Bases and coordinates

Section 5.10 Bases and coordinates

In this section we generalize our understanding of the coordinates of a vector. We start with a little observation: consider the vector \(\vec v=(1,2,3)\) in \(\R^3\text{,}\) and the standard basis \(\{\vec e_1, \vec e_2, \vec e_3\}=\{(1,0,0),(0,1,0), (0,0,1)\}\text{.}\) then

\begin{equation*} \vec v=(1,2,3)=1(1,0,0)+2(0,1,0)+3(0,0,1)=1\vec e_1+2\vec e_2+3\vec e_3 \text{.} \end{equation*}

Now suppose we take a different basis for \(\R^3\text{:}\) \(B=\{(0,1,1),(1,0,1),(1,1,0)\}\text{.}\) Then, using Theorem 5.9.16 there is a unique choice of \(r_1, r_2, r_3\) so that \(\vec v= (1,2,3)=r_1(0,1,1)+r_2(1,0,1)+r_3(1,1,0)\text{.}\) The values are determined by the three equations in three unknowns:

\begin{gather*} 1=r_2+r_3\\ 2=r_1+r_3\\ 3=r_1+r_2 \end{gather*}

The unique solution is \((r_1,r_2,r_3)=(2,1,0)\text{.}\) We then call this triple the coordinates of \(\vec v\) with respect to the basis \(B\).
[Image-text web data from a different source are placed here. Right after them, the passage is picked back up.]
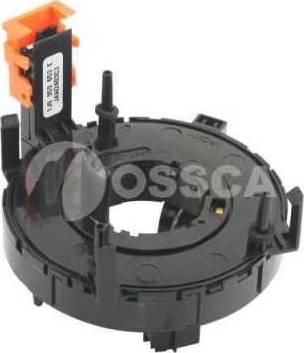 OSSCA 09133 - Витая пружина, подушка безопасности avtodrive.by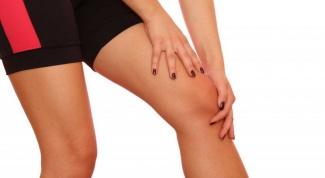 Что делать при судороге икроножных мышц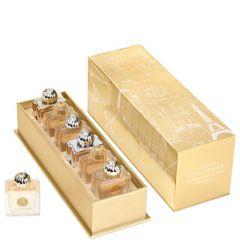 Amouage Miniature Classic Collection Woman set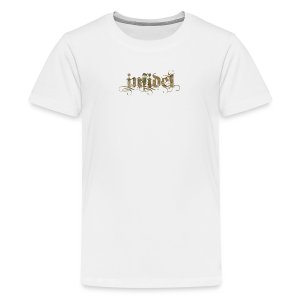 Toddler Infidel - Kids' Premium T-Shirt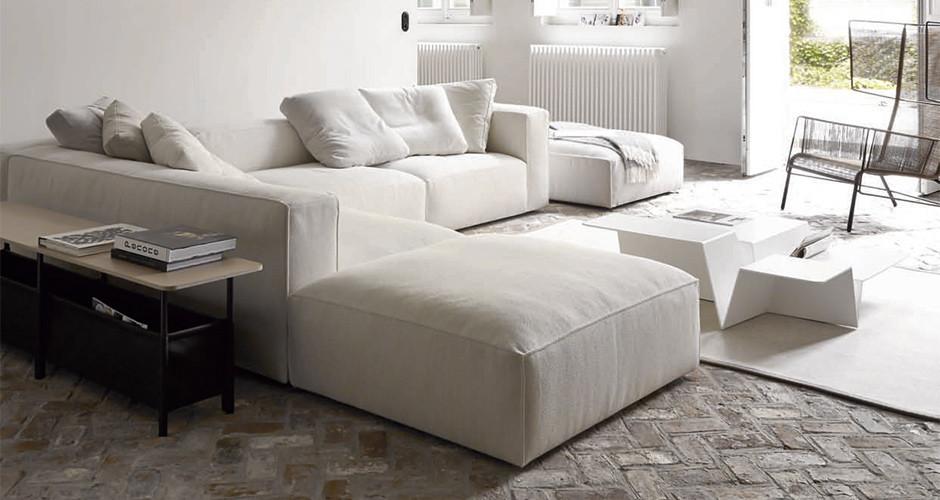 nils by ligne roset modern ottomans benches linea inc modern furniture los angeles. Black Bedroom Furniture Sets. Home Design Ideas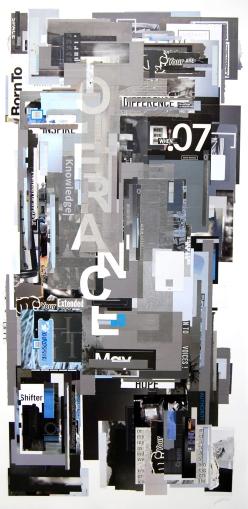 Tolerance_2014_73in x36in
Definition 5.10.1. Coordinates with respect to a basis.

Let \(\vec v\) be a vector in \(\R^n\text{,}\) and let \(B=\{\vec x_1,\vec x_2,\ldots,\vec x_n\}\) be a basis. From Theorem 5.9.16, there is exactly one choice of \(r_1,r_2,\ldots,r_n\) so that \(\vec v=r_1\vec x_1+r_2\vec x_2+\cdots+r_n\vec x_n\text{.}\) The coordinates of \(\vec v\) with respect to the basis \(B\) is then \((r_1,r_2,\ldots,r_n)\text{.}\) When necessary to emphasize the basis, the notation \((r_1,r_2,\ldots,r_n)_B\) is used.

Observation 5.10.2. Order makes a difference.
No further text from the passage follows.